Since we’ve started talking about Windows as a service (almost three years ago now), we’ve published a lot of good information. And while most people know about the main set of documentation (http://aka.ms/waas) and the Microsoft Mechanics video (http://aka.ms/waasvideo), there are some other sources of information that are also useful to help connect the dots between the theory and the current state. Here’s an overview of some key resources:
- The Windows lifecycle fact sheet. This page includes an “Updates and Service Packs” section that provides the expected end of servicing dates for each Windows 10 feature update, so you’re never surprised by one of the dates. For example, here you can see that Windows 10 1511 end of servicing date is October 10, 2017 (this week), the Windows 10 1607 end of servicing date is tentatively March 2018 (effectively no earlier than that, although it could shift a little later), etc. And of course the "End of support” table contains a good reminder of the Windows 7 end of support date, January 14, 2020.
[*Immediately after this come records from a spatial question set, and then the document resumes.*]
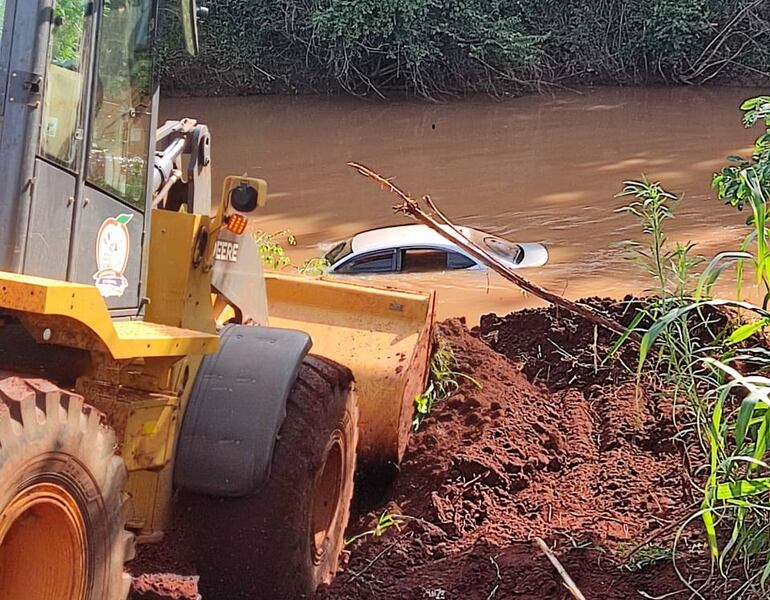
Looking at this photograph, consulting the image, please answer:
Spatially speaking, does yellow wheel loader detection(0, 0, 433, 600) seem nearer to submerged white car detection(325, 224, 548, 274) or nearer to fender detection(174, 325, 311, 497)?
fender detection(174, 325, 311, 497)

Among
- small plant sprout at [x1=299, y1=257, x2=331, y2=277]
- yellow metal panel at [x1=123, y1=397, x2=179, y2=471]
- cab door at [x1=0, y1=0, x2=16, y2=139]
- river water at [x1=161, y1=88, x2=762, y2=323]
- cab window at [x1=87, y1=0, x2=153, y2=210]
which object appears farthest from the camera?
river water at [x1=161, y1=88, x2=762, y2=323]

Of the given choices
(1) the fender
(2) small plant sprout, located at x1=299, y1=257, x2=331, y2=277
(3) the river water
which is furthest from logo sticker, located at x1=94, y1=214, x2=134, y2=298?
(3) the river water

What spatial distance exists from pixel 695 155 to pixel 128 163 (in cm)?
1652

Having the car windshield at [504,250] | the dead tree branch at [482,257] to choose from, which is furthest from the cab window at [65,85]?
the car windshield at [504,250]

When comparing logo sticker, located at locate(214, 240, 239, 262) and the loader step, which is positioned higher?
logo sticker, located at locate(214, 240, 239, 262)

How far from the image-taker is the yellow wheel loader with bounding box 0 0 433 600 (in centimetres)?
290

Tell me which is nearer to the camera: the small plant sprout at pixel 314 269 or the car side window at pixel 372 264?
the small plant sprout at pixel 314 269

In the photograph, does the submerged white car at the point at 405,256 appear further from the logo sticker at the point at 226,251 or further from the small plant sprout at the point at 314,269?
the logo sticker at the point at 226,251

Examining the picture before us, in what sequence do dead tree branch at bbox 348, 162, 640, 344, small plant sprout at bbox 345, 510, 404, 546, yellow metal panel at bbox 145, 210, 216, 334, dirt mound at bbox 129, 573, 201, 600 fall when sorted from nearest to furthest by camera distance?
dirt mound at bbox 129, 573, 201, 600 < yellow metal panel at bbox 145, 210, 216, 334 < small plant sprout at bbox 345, 510, 404, 546 < dead tree branch at bbox 348, 162, 640, 344

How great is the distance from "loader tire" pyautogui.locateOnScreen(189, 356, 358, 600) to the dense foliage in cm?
2141

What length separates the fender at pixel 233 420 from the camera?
389 cm

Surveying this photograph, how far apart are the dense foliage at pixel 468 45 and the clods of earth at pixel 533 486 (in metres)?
18.3

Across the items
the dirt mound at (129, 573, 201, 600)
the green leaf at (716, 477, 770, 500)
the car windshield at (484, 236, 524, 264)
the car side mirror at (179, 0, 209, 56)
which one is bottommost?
the dirt mound at (129, 573, 201, 600)

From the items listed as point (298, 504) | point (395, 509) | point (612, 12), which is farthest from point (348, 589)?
point (612, 12)
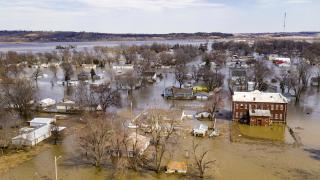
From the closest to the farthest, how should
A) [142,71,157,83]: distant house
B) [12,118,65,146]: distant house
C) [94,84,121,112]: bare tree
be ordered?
1. [12,118,65,146]: distant house
2. [94,84,121,112]: bare tree
3. [142,71,157,83]: distant house

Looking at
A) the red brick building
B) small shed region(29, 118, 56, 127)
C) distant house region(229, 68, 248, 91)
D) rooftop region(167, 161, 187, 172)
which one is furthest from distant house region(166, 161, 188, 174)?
distant house region(229, 68, 248, 91)

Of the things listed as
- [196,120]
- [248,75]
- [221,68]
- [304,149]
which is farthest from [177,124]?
[221,68]

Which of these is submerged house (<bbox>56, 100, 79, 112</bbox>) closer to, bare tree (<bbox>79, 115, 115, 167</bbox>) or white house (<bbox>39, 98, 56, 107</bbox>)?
white house (<bbox>39, 98, 56, 107</bbox>)

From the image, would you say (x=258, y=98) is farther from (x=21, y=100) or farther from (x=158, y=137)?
(x=21, y=100)

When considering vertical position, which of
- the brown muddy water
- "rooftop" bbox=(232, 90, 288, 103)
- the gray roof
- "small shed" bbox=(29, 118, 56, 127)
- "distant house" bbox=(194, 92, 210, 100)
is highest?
"rooftop" bbox=(232, 90, 288, 103)

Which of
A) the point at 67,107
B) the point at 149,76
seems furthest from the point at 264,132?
the point at 149,76

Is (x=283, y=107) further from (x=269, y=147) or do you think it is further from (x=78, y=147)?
(x=78, y=147)
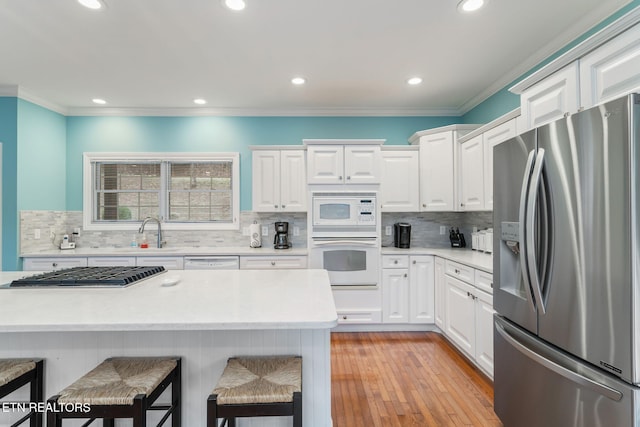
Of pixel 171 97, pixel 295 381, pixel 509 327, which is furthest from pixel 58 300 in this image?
pixel 171 97

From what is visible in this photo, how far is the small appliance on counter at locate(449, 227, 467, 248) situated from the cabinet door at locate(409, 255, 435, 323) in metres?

- The Windows 10 release info page, http://aka.ms/win10releaseinfo. This page shows the status of each release, the date of release, and all of the cumulative updates that have been released. This is a good reference site. (It doesn’t include the end of servicing dates yet, but we expect this page to be reworked sometime next year to include this information.)
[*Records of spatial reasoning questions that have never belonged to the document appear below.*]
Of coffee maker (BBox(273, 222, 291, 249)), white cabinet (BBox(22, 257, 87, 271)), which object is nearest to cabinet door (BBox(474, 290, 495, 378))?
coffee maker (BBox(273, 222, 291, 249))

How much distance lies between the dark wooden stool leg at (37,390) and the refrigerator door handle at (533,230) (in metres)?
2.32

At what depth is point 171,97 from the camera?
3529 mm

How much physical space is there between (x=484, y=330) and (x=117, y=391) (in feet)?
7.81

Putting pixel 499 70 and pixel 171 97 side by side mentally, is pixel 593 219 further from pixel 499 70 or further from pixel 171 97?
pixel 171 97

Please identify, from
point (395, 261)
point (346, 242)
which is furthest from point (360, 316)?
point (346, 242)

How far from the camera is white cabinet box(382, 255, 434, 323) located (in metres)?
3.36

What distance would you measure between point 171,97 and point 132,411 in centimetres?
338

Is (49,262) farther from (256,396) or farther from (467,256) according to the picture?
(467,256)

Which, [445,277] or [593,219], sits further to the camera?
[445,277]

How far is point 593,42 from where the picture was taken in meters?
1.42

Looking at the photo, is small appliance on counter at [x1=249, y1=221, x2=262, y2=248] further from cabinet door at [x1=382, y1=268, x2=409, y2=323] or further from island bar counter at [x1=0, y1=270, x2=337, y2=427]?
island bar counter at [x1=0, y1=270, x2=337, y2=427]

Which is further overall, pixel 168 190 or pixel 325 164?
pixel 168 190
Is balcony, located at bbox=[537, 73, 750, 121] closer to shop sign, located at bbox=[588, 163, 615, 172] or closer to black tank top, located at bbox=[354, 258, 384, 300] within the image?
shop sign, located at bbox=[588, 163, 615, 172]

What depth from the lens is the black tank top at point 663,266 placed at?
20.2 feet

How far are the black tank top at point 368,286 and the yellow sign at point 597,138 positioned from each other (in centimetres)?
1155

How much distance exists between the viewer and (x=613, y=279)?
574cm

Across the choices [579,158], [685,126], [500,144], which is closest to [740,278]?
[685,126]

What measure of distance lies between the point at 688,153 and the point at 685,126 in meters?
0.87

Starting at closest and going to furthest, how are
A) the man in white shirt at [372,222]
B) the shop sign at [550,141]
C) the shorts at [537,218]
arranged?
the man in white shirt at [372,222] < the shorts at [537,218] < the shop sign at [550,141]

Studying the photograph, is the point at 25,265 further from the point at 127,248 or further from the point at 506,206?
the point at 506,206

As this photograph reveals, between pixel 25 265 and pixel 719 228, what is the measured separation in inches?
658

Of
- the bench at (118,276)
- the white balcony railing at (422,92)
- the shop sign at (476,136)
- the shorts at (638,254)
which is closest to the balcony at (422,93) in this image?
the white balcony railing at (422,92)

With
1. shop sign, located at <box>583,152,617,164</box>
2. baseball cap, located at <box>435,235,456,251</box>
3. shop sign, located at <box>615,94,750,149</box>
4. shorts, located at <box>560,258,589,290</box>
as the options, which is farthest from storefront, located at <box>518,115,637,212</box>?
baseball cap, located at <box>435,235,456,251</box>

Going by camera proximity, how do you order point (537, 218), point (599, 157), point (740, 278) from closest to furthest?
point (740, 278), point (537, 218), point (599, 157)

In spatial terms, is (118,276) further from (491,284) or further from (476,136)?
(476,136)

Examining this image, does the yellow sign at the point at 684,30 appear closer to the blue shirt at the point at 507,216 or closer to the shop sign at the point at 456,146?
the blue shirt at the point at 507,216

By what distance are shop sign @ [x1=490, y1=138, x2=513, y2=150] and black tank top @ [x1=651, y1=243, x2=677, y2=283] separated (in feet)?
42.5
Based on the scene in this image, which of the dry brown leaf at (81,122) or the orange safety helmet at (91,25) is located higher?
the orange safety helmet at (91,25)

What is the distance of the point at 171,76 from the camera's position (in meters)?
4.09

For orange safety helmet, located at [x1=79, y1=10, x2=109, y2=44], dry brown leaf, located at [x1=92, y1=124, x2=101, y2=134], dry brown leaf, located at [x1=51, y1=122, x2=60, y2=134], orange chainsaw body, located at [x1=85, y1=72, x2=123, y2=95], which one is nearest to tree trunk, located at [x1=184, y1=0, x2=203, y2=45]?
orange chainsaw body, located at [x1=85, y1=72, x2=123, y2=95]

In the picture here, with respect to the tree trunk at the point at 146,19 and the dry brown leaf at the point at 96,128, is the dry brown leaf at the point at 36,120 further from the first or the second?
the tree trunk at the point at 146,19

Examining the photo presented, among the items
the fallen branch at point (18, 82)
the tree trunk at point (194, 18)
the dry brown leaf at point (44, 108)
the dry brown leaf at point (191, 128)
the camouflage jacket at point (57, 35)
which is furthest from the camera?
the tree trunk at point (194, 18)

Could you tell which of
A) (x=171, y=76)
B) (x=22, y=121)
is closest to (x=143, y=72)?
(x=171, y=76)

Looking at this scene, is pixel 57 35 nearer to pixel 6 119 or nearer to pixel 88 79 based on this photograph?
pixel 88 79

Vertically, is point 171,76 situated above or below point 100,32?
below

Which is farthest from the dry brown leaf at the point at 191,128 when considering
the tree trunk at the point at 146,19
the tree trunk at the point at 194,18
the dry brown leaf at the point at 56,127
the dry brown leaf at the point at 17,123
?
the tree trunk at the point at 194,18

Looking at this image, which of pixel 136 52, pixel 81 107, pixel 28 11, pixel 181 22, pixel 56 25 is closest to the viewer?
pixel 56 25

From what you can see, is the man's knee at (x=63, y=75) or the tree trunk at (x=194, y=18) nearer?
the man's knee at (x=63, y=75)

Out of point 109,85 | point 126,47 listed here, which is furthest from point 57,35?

- The Windows 10 release notes page, http://aka.ms/win10releasenotes. This page provides details on significant fixes included in each cumulative update.
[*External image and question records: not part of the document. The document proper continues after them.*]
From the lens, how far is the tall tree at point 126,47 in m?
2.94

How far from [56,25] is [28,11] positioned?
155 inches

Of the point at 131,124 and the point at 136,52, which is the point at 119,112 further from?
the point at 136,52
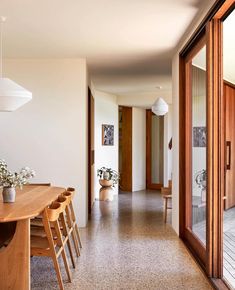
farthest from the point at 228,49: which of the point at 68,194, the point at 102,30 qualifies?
the point at 68,194

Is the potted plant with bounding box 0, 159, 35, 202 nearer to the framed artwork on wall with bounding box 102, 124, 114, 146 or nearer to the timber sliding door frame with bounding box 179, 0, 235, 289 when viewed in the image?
the timber sliding door frame with bounding box 179, 0, 235, 289

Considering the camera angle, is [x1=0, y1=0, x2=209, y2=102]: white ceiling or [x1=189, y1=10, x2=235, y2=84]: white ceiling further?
[x1=189, y1=10, x2=235, y2=84]: white ceiling

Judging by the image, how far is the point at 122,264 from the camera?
4062 mm

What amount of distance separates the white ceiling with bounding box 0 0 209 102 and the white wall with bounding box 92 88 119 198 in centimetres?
281

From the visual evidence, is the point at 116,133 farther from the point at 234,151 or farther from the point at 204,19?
the point at 204,19

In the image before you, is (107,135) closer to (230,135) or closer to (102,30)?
(230,135)

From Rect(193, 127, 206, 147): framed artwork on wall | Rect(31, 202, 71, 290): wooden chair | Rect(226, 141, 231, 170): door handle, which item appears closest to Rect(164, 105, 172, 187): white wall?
Rect(226, 141, 231, 170): door handle

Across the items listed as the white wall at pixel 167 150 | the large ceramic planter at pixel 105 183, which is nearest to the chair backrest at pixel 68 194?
the large ceramic planter at pixel 105 183

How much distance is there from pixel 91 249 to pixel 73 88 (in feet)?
8.56

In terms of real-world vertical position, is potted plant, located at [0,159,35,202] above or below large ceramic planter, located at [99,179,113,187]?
above

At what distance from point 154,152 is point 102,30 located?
7236 mm

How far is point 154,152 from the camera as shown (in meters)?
11.4

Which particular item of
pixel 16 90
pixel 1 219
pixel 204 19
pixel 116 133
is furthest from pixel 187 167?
pixel 116 133

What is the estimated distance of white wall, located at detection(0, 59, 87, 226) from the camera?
592cm
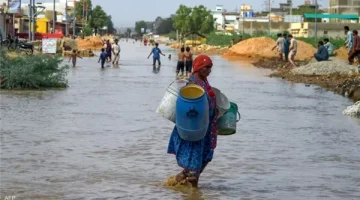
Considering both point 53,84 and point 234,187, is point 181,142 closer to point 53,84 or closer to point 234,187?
point 234,187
- The Configuration Manager team publishes details to tell you which releases of Windows 10 and the Windows 10 ADK are supported by each Configuration Manager current branch release on their Support for Windows 10 for System Center Configuration Manager page.
- We publish an overview of new features in each Windows 10 feature update at https://docs.microsoft.com/en-us/windows/whats-new/.
- We publish (and recently updated) the Windows Roadmap page to talk about features recently delivered, ones in preview, ones in development, etc.
- For information about the processor generations supported by each Windows release (per the silicon support policy), see the Windows Processor Requirements page.
- For long-term servicing releases, the end of support dates can be found via the Support Lifecycle search page.